Invited Paper Session Abstracts - Implications for Practice: Applying Education Research to our Shared Disciplinary Work

This paper describes ways of thinking students employ when they choose to use calculations or produce algebraic expressions to respond to mathematical tasks and their expectations regarding the meanings of what they produce. My findings suggest that students’ reasoning in symbolization activity is often guided by perceptual features of tasks, such as the numbers explicitly given in prompts and key words students identify. I describe the construct “emergent symbol meaning” as a potentially productive way of thinking in symbolization activity based on synthesizing prior work and the results of this study. I close by making connections between similar work in analyzing students’ ways of thinking about graphs and discussing how my work contributes to the common instructional goal of promoting connections between representations.

Many transition to proof courses and early proof courses include sections on logic. Logic is often taught using abstract syntax (truth tables or Venn diagrams). We have developed and researched some alternative teaching approaches in which students compare mathematical statements to learn about logical structures. We find this helps students understand the questions that logic answers as they encounter the standard logical tools. Furthermore, we have learned much about how untrained undergraduate students read mathematical language and find that they find it easier to make sense of quantified statements (“for all integers x, x is even or x is odd”) than they do non-quantified statements (“15 is even or 15 is odd”). Since so many of the statements of interest in mathematics are quantified, we argue that approaches to logic instruction may benefit from studying connectives (or, and, if then) using quantified mathematical statements and attending to the underlying set structure.

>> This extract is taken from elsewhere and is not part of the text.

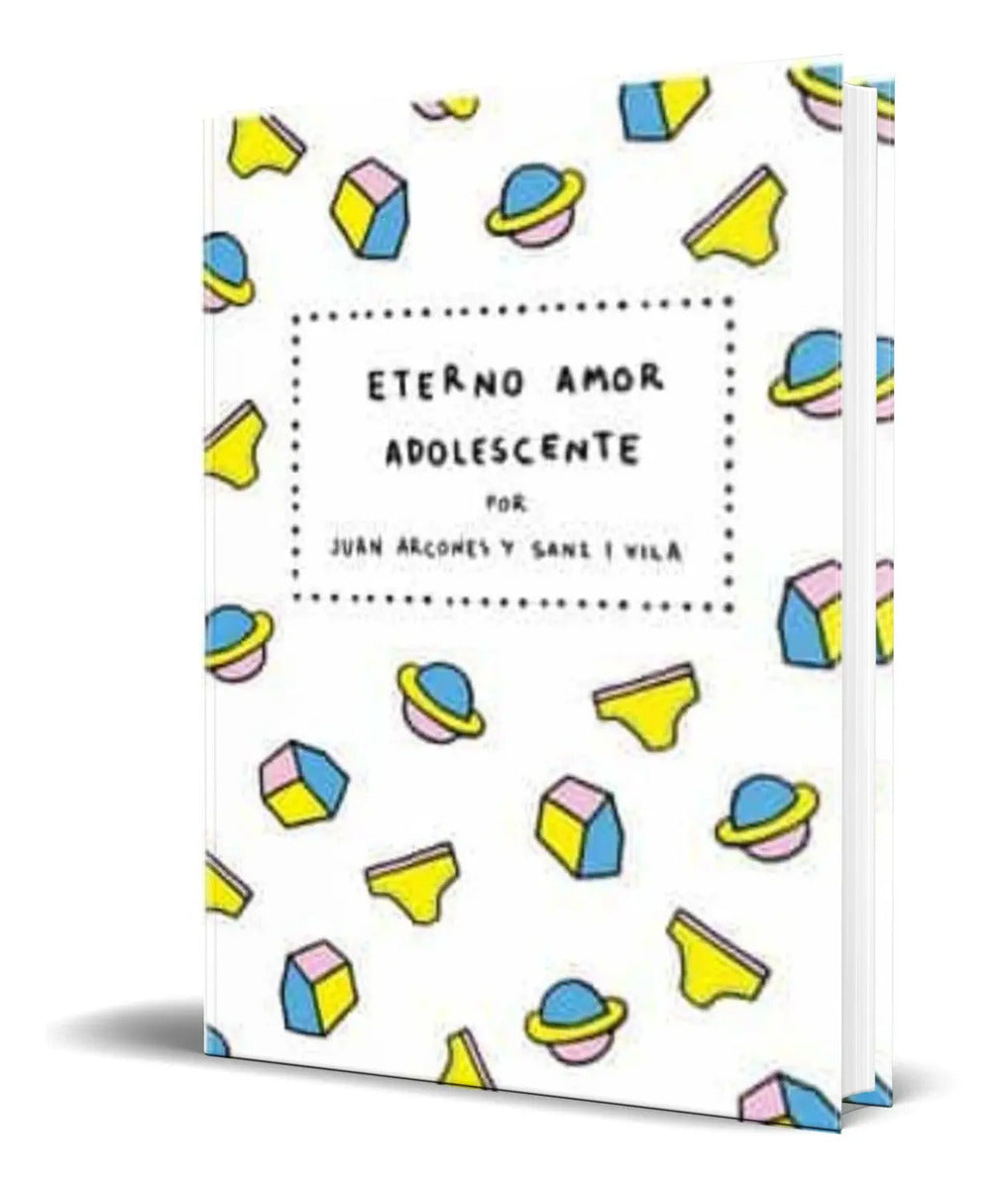 Portada de Libro Eterno Amor Adolescente [juan Arcones ] Original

In recent years, there has a been a push for undergraduate mathematics classrooms to move away from purely lecture to a model where students are more actively engaged in their own learning. Such a transition is hardly a trivial task and requires robust instructional supports. Our recent work endeavors to adapt research-based supports from the K-12 level to the undergraduate abstract algebra classroom. In this report, we share preliminary results from a design-based research project directly aimed at adapting best practices to this new setting. We share several illustrations of how particular teaching routines (author, year; Teachers Development Group, 2013) can productively unfold in a proof-based setting.

Our research project, the Calculus Videos Project (https://calcvids.org/), focuses on designing and evaluating the effectiveness of instructional videos for introductory calculus. We draw on research about student thinking and learning in the design of our materials. The structure and imagery in our videos is based in ideas of quantitative and covariational reasoning—specifically, we focus on coordinating amounts of change of quantities and representing these quantities in systematic ways. We also draw on the idea of intellectual need to structure the video watching process—specifically, we design intellectual need-provoking tasks for each concept and ask students to attempt these tasks prior to watching the videos.

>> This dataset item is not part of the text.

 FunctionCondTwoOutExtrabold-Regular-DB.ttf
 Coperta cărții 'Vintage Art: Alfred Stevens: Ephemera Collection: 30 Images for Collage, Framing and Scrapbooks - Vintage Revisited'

Despite mounting recommendations to adopt more evidence-based methods in STEM classes, change at scale is hard to achieve, even for instructors who desire to make such changes. Studies indicate that successful institutional change initiatives all tend to share common features: they provide ongoing support, align with the views participants, and account for the existing landscape of institutional values. In this work, we modify an existing model of change theory by adding a new dimension, peer observation, in order to foster community, collaboration, and teacher reflection. We share preliminary outcomes from the REFLECT project (Redesigning Education For Learning through Evidence and Collaborative Teaching), which aims to help STEM instructors sustain the adoption of new pedagogies by engaging them in reflective peer observation. A tangible product of this work is a new classroom observation protocol designed for formative assessment of evidence-based educational practices. Early testing of the protocol has shown positive faculty outcomes with regard to personal reflection.

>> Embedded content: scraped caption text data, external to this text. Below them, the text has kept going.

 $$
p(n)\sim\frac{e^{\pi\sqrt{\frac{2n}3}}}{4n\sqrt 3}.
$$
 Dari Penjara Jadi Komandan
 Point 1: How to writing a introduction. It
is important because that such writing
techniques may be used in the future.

Introductory mathematics courses, specifically calculus and precalculus, function as pathways into STEM majors, making student success in calculus particularly impactful. However, the quality of instruction in calculus and precalculus courses has been found to negatively impact persistence in STEM majors, which can be especially detrimental for Black and Latinx students managing stereotypes of ability and feelings of isolation in mathematical spaces. As part of a larger study, COURAGE (Challenging, Operationalizing, and Understanding Racialized and Gendered Events) in Undergraduate Mathematics, this presentation characterizes forms of benevolence in calculus and pre-calculus instructors’ perceptions of classroom practices, which contrasts Black and Latinx students’ perceptions of the same practices as potentially racialized and gendered. Our report details how instructors perceived themselves as lacking agency to reform calculus instruction in ways that supported the student retention in the calculus sequence. However, Black and Latinx students identified multiple ways that instructors could exercise their classroom authority to mitigate gatekeeping effects of instruction with racialized-gendered impacts.